*Tasks to complete*:
a - According to the mailing list post, which three of the five most cited Originalists are named in the quoted message?
b - Repeat word for word the part of the mailing list post starting with "[EL] [Lawcourt-l] Stop" and going on through "linguistics, philosophers,and historians.".

*Extract to read*:
[EL] [Lawcourt-l] Stop Using The Term "Original Meaning"
Schultz, David
dschultz at hamline.edu
Fri Aug 24 16:13:22 PDT 2018
Ok folks, I will weigh in with this post. This blog speaks to original
intent, whatever it means and whomsever espouses it. Legal scholars could
profit from the insights of linguistics, philosophers,and historians.
Can a Sitting US President Be Indicted for a Crime? Why the Framers Intent
is Irrelevant to Answering this Question
http://schultzstake.blogspot.com/2018/08/can-sitting-us-president-be-indicted.html
On Fri, Aug 24, 2018 at 6:00 PM, Eric J Segall <esegall at gsu.edu> wrote:
> Apparently 3 of the 5 most cited Originalists according to recent data are
> Amar, Balkin and Solum which led Jack to say three of the five are liberals
> (Jack represents Solum as a liberal) (I’m not saying that).
>
> So there’s that about liberal Originalism.

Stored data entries
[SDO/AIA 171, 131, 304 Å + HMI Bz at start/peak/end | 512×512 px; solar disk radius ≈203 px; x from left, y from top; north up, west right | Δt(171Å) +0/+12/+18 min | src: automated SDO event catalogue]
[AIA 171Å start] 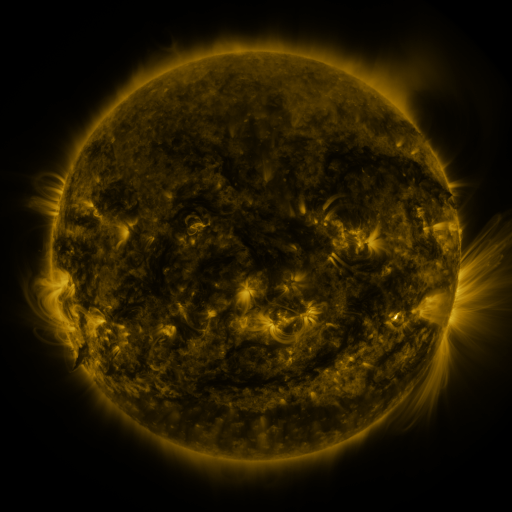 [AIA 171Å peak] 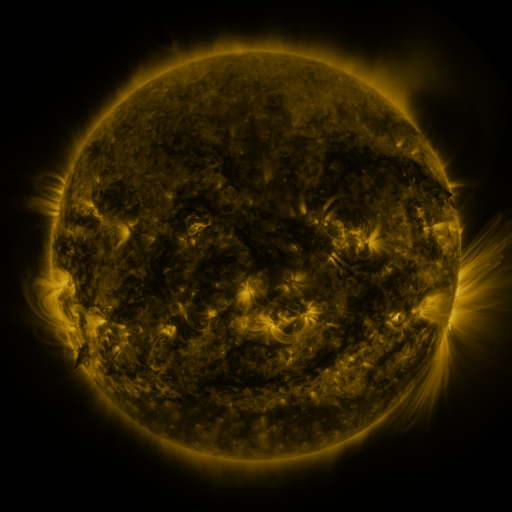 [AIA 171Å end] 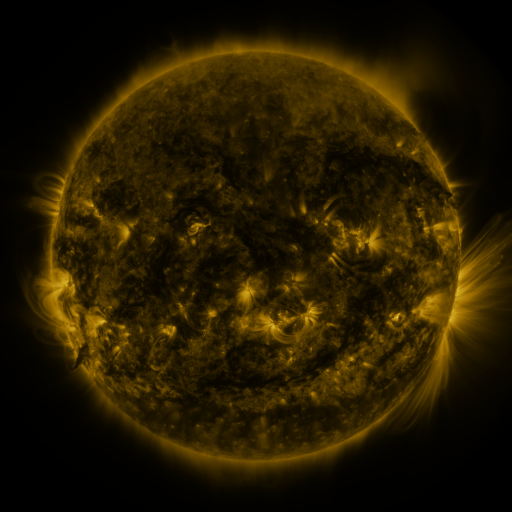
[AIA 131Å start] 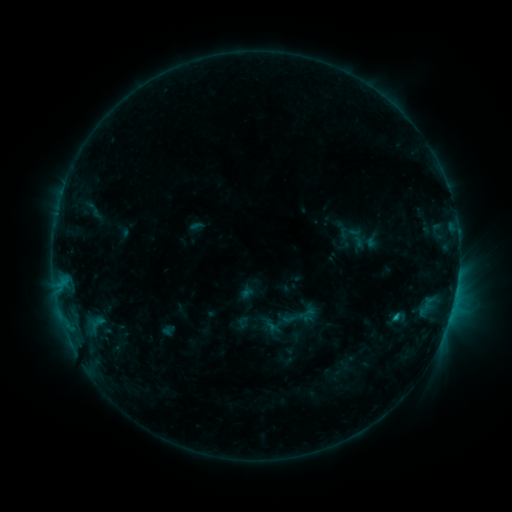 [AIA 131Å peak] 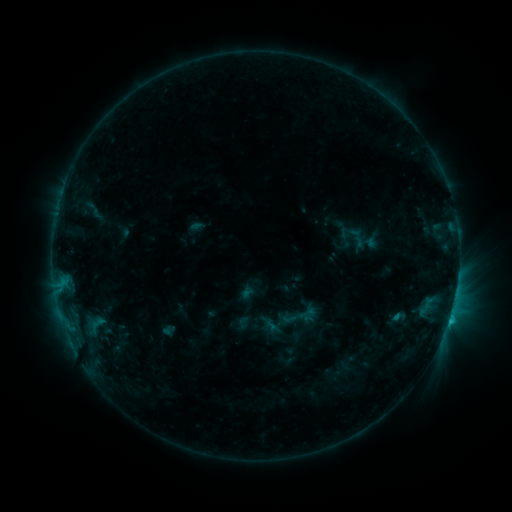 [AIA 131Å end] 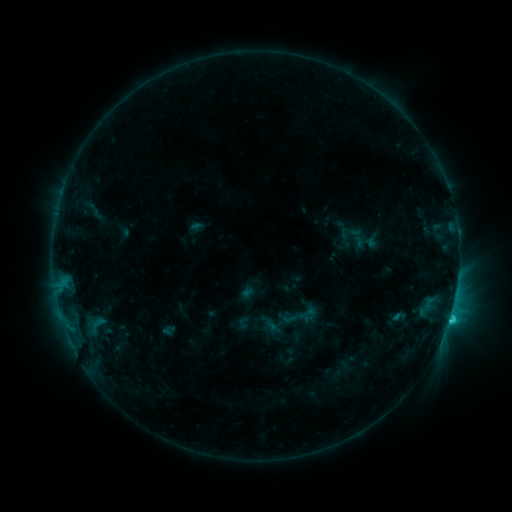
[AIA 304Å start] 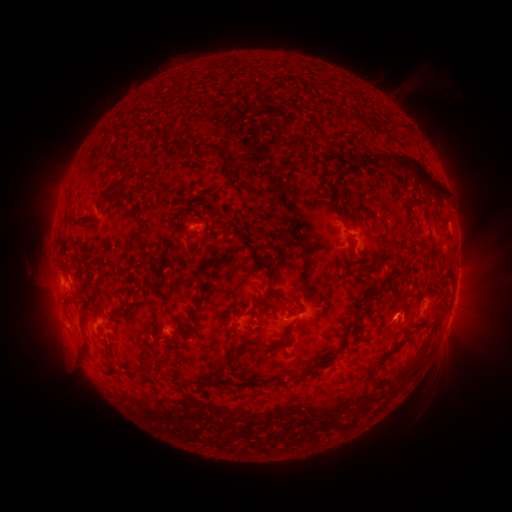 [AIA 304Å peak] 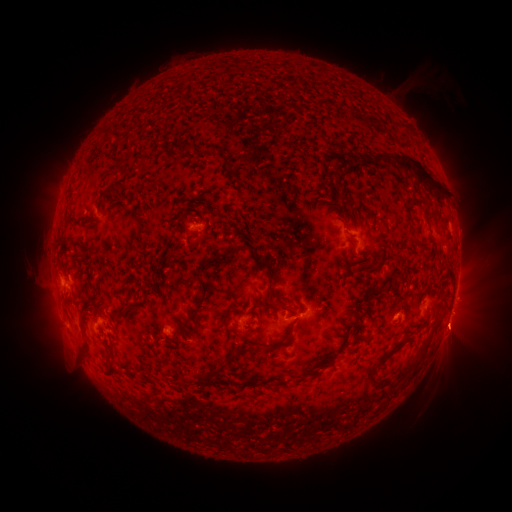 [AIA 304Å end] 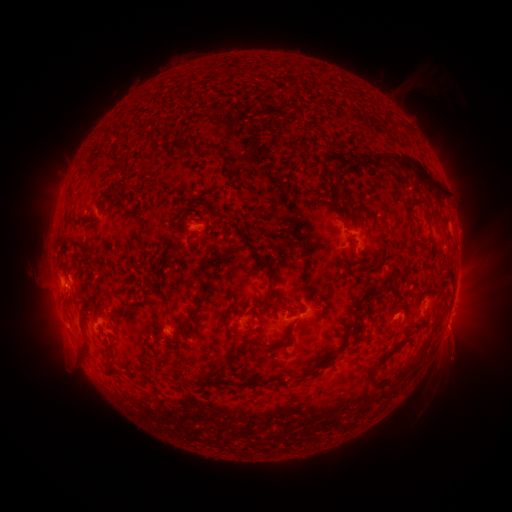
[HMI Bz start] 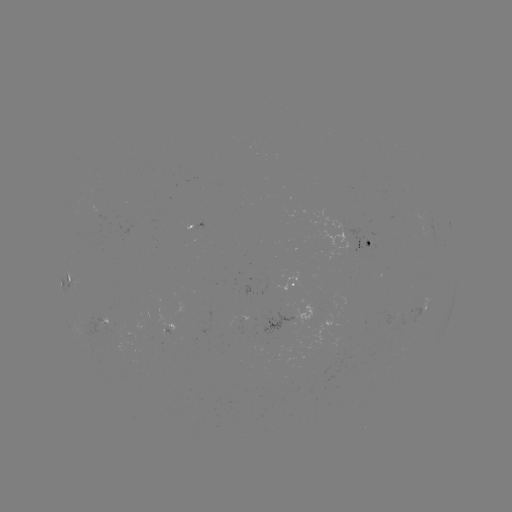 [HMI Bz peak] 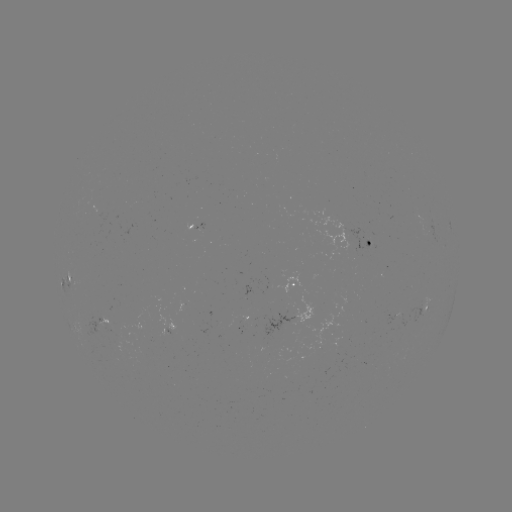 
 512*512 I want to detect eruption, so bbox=[422, 304, 487, 365].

*Results by task*:
a - Amar, Balkin and Solum.

b -
[EL] [Lawcourt-l] Stop Using The Term "Original Meaning"
Schultz, David
dschultz at hamline.edu
Fri Aug 24 16:13:22 PDT 2018
Ok folks, I will weigh in with this post. This blog speaks to original
intent, whatever it means and whomsever espouses it. Legal scholars could
profit from the insights of linguistics, philosophers,and historians.